- **Required work**:
Decide whether each statement below agrees with the Velosolo Club post, and answer yes or no for each, quoting the words of the post that settle it. 1. Cycling kit is required to go on a club ride. 2. Any type of bicycle may be ridden if at least one component differs from the original spec. 3. The rider has a computer fitted to the bike.

- **Text excerpt**:
════════════════════

Author Topic: Velosolo Club


Velosolo Club
« on: October 28, 2013 »
I hereby announce formation of the Velosolo Club, simultaneously and in all dimensions. The idea behind the club is very simple. It's for people who ride alone.

Rules are as follows:
- Dress is informal, meaning cycling kit isn't required to go on a club ride (though you may change your mind when this gets its fire safety certificate). Rapha may only be worn if slept in.
- Any type of bicycle may be ridden, as long as at least one component has been changed from the original spec.
- Stop at red lights, go like a bat out of hell when they turn green. If you can go like a bat out of hell. If you can't, no worries.

- Club members keep calm under all circumstances.
- Other riding customs as your experience and sense of propriety dictate.
- Minimum club ride distance is as follows: any ride which takes longer than the preparation for that ride.
- More or fewer rules as they become necessary.

No affiliation with the online shop of the same name.

Enjoys reciprocal clubhouse privileges with The Zero Club.


club run
« Reply #1 on: October 29, 2013 »
Back from a ride under the auspices of the club. The usual circuit. Bumped into a few other cyclists who I believe were members as well, but one of the club rules is to eschew showy introductions and just get on with it. Showed form honking (another rule: honking is fine if you don't do it out loud) up The Big Hill; shall update Strava in the coolness of the evening. I don't have a computer fitted to the bike, so all speeds are estimates based on when I pass a certain gnarled tree.

Lots of branches still down after the storm. I zigzagged so much along one stretch I could've been touring the fjords of Norway. The mayhem included conkers spilled like marbles so it was impossible to relax into a rhythm. I picked up a few conkers and placed them in my saddle bag for later inspection.

One of the sights along the way is Bodiam Castle, whose chief claim to fame is actually looking like a castle rather than porridge melting into indigestible clumps in the rain. There's a beautiful moat filled with ugly carp. Nothing wrong with ugly, it's a description of the species. I can say this with confidence because I've had a good look at Total Carp magazine. During high season, guides dressed in authentic period costume round up tourists to make medieval-looking trinkets to sell to other tourists in the gift shop.

════════════════════

- **Supplied material**:
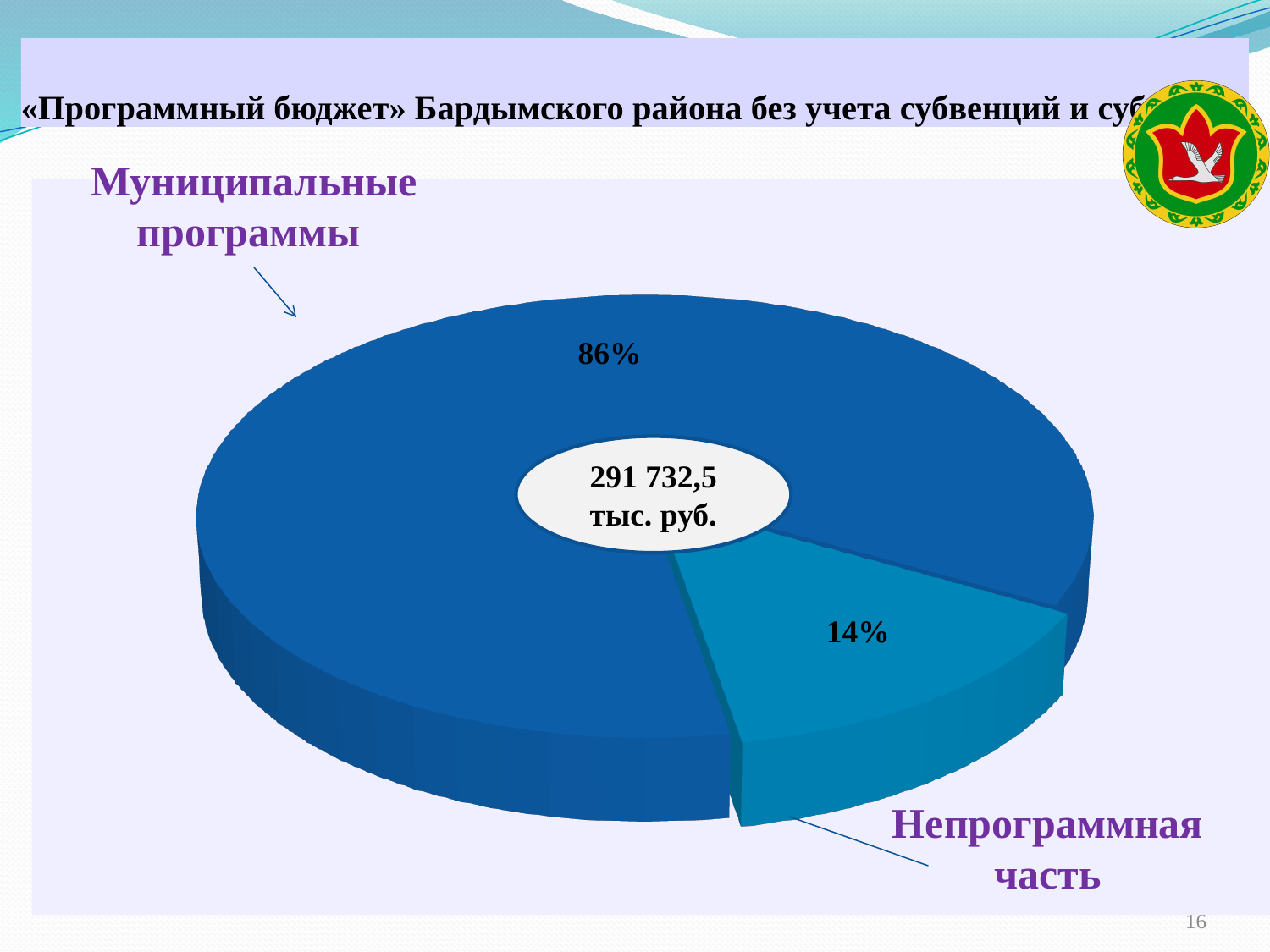
Which is larger: the share for "Муниципальные программы" or for "Непрограммная часть"? Муниципальные программы How many slices does the pie chart have? 2 What colour is the "Непрограммная часть" slice? light blue (teal) What share of the pie does "Непрограммная часть" take? 14% What kind of chart is shown on the slide? pie chart What is the difference in percentage points between "Муниципальные программы" and "Непрограммная часть"? 72 Which slice of the pie is the largest? Муниципальные программы Which slice of the pie is the smallest? Непрограммная часть What total amount is printed in the centre of the pie chart? 291 732,5 тыс. руб. What share of the pie does "Муниципальные программы" take? 86%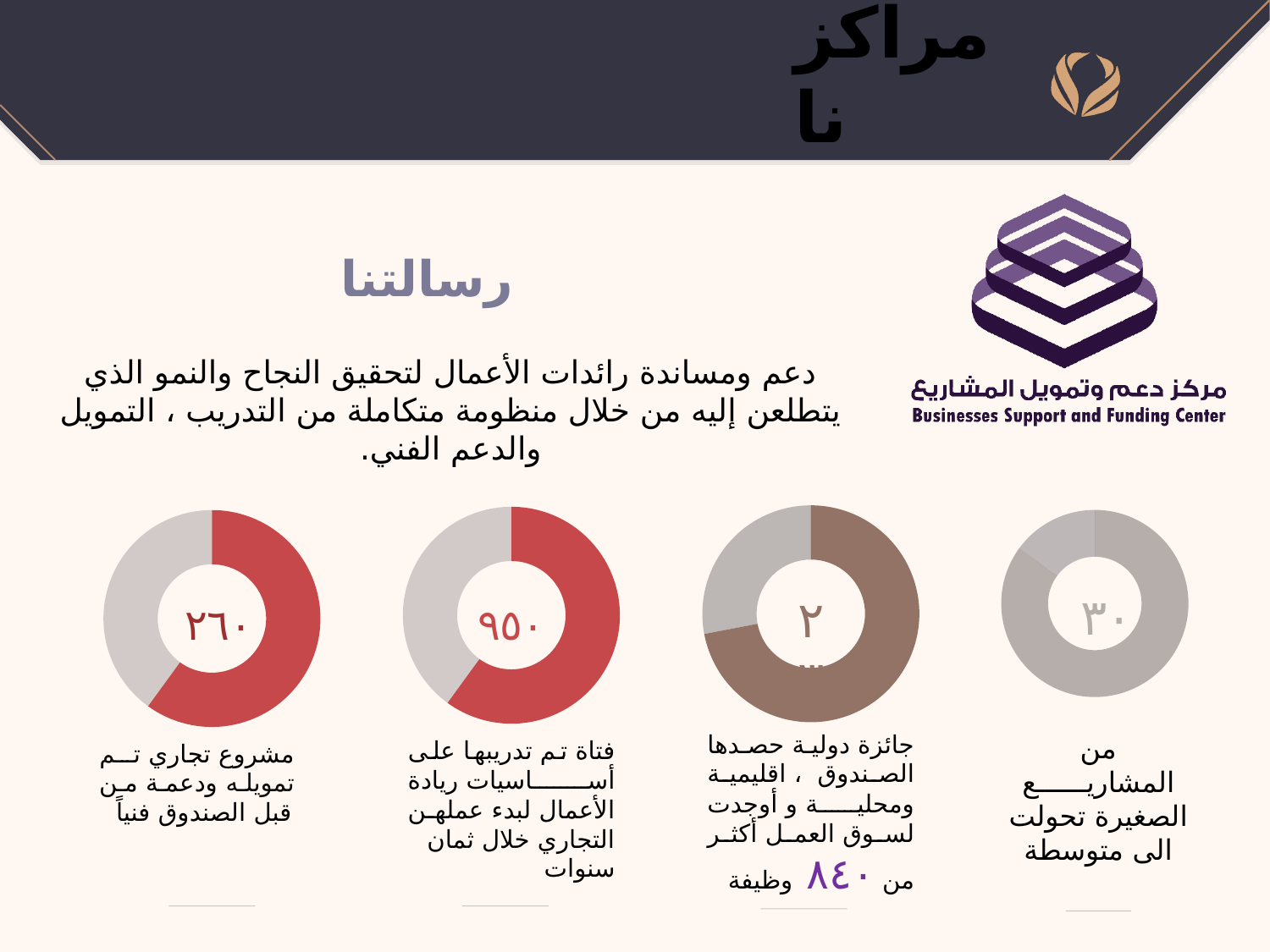
What is the difference between the centre values of the second donut chart from the left and the leftmost donut chart? ٦٩٠ What value is printed in the centre of the second donut chart from the left? ٩٥٠ What value is printed in the centre of the rightmost donut chart? ٣٠ What value is printed in the centre of the third donut chart from the left? ٢ How many donut charts are shown on the slide? 4 What value is printed in the centre of the leftmost donut chart? ٢٦٠ Which donut chart shows the largest centre value? The second from the left (٩٥٠) What kind of chart is used for the four figures at the bottom of the slide? Donut (pie) chart What colour is the filled portion of the leftmost donut chart? Red Which is larger, the centre value of the leftmost donut chart or the rightmost donut chart? The leftmost (٢٦٠) What colour is the filled portion of the third donut chart from the left? Brown Which donut chart shows the smallest centre value? The third from the left (٢)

════════════════════

- **Finished exercise**:
1. No: "cycling kit isn't required to go on a club ride"
2. Yes: "Any type of bicycle may be ridden, as long as at least one component has been changed from the original spec."
3. No: "I don't have a computer fitted to the bike"